Our use case is that we have a table in Singlestore, that we want to export to S3 in parquet format so that downline ETL piplines can consume the data from S3 directly.

Here is the create table query which we want to export to S3:

CREATE TABLE `sample_invest` (
  `url` text CHARACTER SET utf8 COLLATE utf8_general_ci DEFAULT NULL,
  `type` varchar(256) CHARACTER SET utf8 COLLATE utf8_general_ci DEFAULT NULL,
  `is_lead` tinyint(1) DEFAULT NULL,
) AUTOSTATS_CARDINALITY_MODE=INCREMENTAL AUTOSTATS_HISTOGRAM_MODE=CREATE AUTOSTATS_SAMPLING=ON SQL_MODE='STRICT_ALL_TABLES'

This is the query that we are using to export table to S3 in parquet format:

SELECT url, type, is_real
FROM sample_invest
INTO S3 'my-s3_path' 
CONFIG '{\"region\": \"us-east-1\", \"multipart_chunk_size_mb\": 5}' 
CREDENTIALS '{\"role_arn\": "my-role"}' 
FORMAT PARQUET;

After running above query the parquet files are avaible in S3. Now we are running a Pyspark job to consume these files. Here is our dataframe which has only 5 records:

In [38]: df=spark.read.parquet('my-s3-path')

In [39]: df.show()
+--------------------+----------+-------+
|                 url|      type|is_real|
+--------------------+----------+-------+
|[68 74 74 70 73 3...|investment|   null|
|[68 74 74 70 73 3...|investment|      1|
|[68 74 74 70 73 3...|investment|   null|
|[68 74 74 70 73 3...|investment|      0|
|[68 74 74 70 73 3...|investment|   null|
+--------------------+----------+-------+

In [42]: df.printSchema()
root
 |-- url: binary (nullable = true)
 |-- type: string (nullable = true)
 |-- is_real: byte (nullable = true)

Now here are the problems that we are facing:

Data type for url should be string but it is binary.
Data type for is_real should be boolean but it is byte.
Can’t perform string comparisons, Check following code snippets

# Not returning anything on string comparison.
In [41]: df.filter('type="investment"').count()
Out[41]: 0

In [43]: df.filter('type!="investment"').count()
Out[43]: 0

nlello · January 5, 2024, 9:43am

Would CAST(url AS VARCHAR(1024)) AS url help resolve the data type for that field ?
Unsure about is_real ( I assume you mean is_lead ? ) but would a CASE returning the string ‘true’ or ‘false’ work ?

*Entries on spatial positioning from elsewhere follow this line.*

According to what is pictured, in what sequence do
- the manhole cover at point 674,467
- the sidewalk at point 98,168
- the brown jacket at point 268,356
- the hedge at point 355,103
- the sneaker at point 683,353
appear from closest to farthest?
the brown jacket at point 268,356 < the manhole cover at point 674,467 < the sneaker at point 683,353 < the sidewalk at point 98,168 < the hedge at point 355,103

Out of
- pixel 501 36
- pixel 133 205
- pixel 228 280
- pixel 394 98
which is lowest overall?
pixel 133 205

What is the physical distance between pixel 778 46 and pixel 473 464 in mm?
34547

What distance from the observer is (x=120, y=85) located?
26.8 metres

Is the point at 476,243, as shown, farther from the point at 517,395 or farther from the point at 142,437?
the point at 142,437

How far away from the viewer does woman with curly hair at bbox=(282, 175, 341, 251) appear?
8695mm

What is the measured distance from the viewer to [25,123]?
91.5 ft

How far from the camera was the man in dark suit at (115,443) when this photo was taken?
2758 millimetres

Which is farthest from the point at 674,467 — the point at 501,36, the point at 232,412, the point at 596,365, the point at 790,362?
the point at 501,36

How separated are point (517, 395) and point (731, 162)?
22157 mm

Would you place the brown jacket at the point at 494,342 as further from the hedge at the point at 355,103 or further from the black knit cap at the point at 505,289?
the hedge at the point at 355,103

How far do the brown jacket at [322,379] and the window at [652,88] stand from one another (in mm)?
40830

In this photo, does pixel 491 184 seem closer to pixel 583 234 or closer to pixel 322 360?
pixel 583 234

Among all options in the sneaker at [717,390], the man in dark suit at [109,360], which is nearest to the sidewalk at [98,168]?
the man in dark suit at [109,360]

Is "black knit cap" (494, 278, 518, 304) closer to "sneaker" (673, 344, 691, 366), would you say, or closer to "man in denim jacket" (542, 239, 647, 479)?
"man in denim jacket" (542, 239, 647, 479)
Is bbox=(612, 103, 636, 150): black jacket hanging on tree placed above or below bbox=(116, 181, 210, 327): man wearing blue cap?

neelesh.nirmal · January 5, 2024, 1:03pm

@nlello

Yes it will but again the problem is we can’t use those string values for comparison(see the 3rd point).
Yes is_read. Unable to edit the question now.
Yes the option to transform the data as per the need is always available but given such issues, can we rely on the parquet file that will be created?